● **The input**
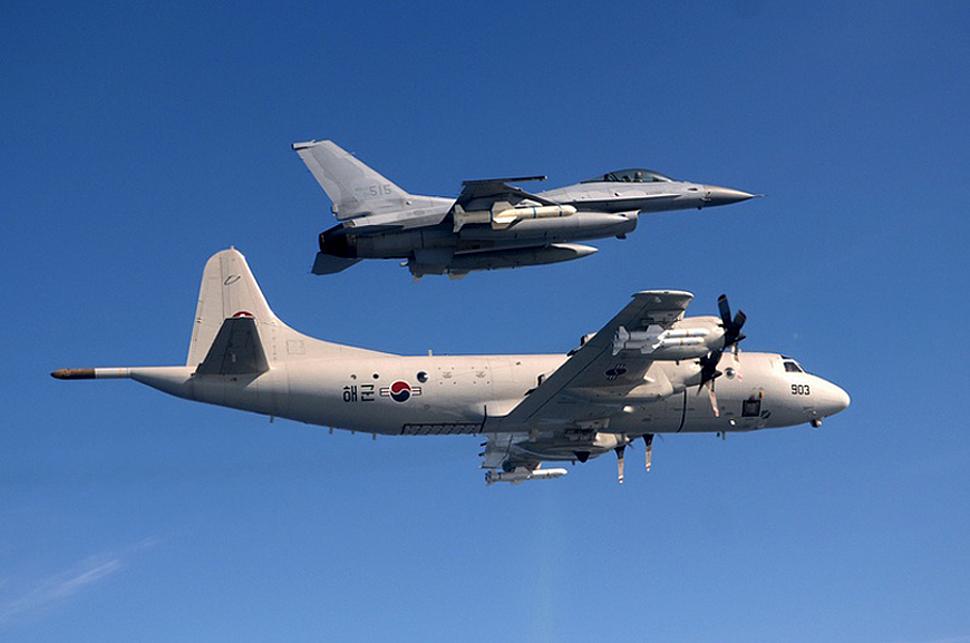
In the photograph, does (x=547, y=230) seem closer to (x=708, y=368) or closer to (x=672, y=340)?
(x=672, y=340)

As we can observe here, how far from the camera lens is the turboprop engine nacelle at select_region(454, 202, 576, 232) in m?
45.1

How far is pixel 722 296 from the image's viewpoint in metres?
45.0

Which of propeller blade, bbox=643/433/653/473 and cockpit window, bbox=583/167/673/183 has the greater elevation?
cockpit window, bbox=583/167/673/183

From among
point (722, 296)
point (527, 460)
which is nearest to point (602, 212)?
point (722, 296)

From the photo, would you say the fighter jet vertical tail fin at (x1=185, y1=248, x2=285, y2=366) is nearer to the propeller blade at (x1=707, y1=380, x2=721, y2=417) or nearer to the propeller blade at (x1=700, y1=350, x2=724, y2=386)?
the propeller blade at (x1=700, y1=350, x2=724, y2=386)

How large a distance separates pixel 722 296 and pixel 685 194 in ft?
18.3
...
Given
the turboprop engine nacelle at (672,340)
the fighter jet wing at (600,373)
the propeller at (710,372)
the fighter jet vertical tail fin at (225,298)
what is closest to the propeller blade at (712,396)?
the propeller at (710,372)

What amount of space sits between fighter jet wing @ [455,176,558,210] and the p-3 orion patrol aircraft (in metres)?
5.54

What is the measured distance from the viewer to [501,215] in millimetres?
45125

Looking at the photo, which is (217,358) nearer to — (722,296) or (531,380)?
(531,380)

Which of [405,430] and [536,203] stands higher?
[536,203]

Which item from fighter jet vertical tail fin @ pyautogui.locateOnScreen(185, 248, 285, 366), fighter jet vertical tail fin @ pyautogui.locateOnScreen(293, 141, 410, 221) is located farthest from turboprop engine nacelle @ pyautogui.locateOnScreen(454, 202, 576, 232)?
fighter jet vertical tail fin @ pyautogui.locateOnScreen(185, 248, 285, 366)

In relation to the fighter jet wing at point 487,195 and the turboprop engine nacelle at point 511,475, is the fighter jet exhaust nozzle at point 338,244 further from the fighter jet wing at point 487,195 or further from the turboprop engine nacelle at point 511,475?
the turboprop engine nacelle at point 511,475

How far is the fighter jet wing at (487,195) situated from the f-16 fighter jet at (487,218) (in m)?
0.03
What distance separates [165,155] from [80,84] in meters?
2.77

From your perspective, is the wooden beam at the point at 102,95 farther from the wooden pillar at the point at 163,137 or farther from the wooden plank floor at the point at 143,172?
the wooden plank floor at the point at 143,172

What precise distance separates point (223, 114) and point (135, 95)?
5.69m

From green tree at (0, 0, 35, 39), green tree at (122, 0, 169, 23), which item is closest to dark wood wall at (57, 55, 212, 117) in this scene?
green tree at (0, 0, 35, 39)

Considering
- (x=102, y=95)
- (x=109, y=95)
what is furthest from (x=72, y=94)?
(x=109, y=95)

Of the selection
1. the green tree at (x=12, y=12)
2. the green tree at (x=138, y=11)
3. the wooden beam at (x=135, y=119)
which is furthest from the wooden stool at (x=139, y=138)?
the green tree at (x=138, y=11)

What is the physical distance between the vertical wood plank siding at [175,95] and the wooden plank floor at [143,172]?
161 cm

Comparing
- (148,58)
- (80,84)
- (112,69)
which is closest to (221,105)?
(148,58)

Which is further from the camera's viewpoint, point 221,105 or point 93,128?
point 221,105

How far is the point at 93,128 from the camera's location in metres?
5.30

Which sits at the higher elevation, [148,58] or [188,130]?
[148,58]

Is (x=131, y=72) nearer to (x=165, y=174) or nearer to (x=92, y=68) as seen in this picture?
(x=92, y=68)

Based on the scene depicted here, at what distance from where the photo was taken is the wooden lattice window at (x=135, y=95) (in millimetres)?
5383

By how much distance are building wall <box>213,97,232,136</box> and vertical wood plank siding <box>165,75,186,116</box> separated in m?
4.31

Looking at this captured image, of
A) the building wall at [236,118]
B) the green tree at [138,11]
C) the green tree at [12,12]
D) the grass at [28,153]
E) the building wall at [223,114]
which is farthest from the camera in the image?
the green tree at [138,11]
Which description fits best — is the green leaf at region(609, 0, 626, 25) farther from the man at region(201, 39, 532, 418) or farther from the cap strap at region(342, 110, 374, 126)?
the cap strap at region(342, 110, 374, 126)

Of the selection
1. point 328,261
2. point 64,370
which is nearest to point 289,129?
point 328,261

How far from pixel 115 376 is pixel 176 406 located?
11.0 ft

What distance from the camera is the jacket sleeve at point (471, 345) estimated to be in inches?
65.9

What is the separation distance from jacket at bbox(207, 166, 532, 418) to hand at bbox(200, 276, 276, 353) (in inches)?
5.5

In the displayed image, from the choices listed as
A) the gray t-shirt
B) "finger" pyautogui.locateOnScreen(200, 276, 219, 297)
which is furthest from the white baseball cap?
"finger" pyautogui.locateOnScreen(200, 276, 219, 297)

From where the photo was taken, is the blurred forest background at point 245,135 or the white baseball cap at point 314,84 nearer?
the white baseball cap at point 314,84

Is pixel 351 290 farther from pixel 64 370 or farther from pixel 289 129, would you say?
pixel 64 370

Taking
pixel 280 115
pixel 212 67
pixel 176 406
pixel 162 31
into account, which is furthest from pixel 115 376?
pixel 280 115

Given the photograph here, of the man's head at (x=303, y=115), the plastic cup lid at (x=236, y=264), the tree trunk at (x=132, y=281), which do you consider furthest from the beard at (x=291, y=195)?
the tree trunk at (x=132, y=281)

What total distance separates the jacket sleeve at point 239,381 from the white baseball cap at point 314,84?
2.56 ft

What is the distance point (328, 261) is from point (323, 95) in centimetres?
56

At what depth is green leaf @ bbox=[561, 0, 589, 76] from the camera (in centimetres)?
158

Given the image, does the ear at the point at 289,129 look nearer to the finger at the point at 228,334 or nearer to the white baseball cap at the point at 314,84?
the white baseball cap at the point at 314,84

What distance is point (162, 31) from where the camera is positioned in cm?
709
* * *
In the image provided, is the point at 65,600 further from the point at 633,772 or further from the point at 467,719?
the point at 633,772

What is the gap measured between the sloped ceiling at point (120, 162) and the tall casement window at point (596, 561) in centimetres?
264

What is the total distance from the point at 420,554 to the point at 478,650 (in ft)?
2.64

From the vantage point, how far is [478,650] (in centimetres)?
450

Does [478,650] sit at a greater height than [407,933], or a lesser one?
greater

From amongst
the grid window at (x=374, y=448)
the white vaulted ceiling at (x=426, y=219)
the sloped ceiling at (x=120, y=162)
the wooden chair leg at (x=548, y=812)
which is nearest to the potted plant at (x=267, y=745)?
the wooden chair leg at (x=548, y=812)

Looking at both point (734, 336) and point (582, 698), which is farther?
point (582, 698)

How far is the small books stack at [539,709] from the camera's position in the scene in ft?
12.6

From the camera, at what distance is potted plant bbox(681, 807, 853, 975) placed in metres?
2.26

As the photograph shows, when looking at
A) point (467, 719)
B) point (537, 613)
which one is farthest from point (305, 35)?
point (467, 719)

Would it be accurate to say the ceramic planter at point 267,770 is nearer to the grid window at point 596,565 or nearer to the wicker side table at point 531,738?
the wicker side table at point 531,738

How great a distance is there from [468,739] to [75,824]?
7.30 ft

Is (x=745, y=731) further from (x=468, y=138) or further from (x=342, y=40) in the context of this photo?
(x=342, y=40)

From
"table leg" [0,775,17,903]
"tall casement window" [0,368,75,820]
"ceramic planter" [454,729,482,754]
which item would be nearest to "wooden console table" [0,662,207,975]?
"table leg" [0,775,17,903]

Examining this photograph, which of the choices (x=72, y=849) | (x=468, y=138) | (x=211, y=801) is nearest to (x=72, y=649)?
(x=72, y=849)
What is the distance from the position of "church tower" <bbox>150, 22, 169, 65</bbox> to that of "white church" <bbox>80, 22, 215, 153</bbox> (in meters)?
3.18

● **Prompt**
Tally the lines in the items above that contain the string "meters", treating case as significant, and give only the number.

● **Complete answer**
2